Low-Power Snoop Architecture for Synchronized Producer-Consumer Embedded Multiprocessing
Chenjie Yu and Peter Petrov Abstract-We introduce a cross-layer customization methodology where application knowledge regarding data sharing in producer-consumer relationships is used in order to aggressively eliminate unnecessary and predictable snoop-induced cache lookups even for references to shared data, thus, achieving significant power reductions with minimal hardware cost. The technique exploits application-specific information regarding the exact producer-consumer relationships between tasks as well as information regarding the precise timing of synchronized accesses to shared memory buffers by their corresponding producers and/or consumers. Snoop-induced cache lookups for accesses to the shared data are eliminated when it is ensured that such lookups will not result in extra knowledge regarding the cache state in respect to the other caches and the memory. Our experiments show average power reductions of more than 80% compared to a general-purpose snoop protocol.
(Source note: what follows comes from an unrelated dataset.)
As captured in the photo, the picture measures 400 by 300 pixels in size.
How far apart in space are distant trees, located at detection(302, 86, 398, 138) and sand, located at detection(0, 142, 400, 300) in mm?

Index Terms-Low-power cache coherence, low-power multiprocessor systems-on-a-chip (MPSoC), producer-consumer communication in MPSoC.
I. INTRODUCTION
The abundance of wireless connectivity coupled with the ever growing increase in integration densities have resulted in a multitude of handheld and wearable embedded applications such as portable media players, mobile phones with aggregate data functions, personal organizers, etc. Battery life and power consumption has become one of the primary implementation constraints for these applications. Due to the integration of multiple functionalities and ever increasing demand for performance, it has become a natural design practice to utilize multiprocessor systems-on-a-chip (MPSoC) in embedded systems. Typically these systems feature several processor cores, possibly of heterogeneous natures, that access a shared memory. For reasons of low complexity and high speed, the most common approach is to use a shared system bus. In order to provide the required bandwidth to the shared memory, local caches at each processor node are usually employed. Local caching in multiprocessor systems, however, introduces the possibility of cache incoherence; a situation that occurs when a processor updates a data object after that same object is cached somewhere else. To resolve this issue, cache coherence protocols are used.
The snoop-based cache coherence protocols are the most widely deployed as they rely on the inherent broadcast nature of the common bus connecting the processor nodes to the memory. Each cache controller "snoops" the bus for memory transfers, for each of which a cache lookup is performed in order to determine whether a cache block state should be changed in the local cache. Easily extendable multiprocessor structures and software-transparent implementation have made snoop protocols easy to understand, deploy, and reuse, with minimal impact on the performance of memory subsystem [1] . Quite often, however, shared data are cached in just a few nodes. Snooping in the others leads to a waste of energy. It was shown in [2] that only around 10% of the application memory references actually require cache coherence tracking.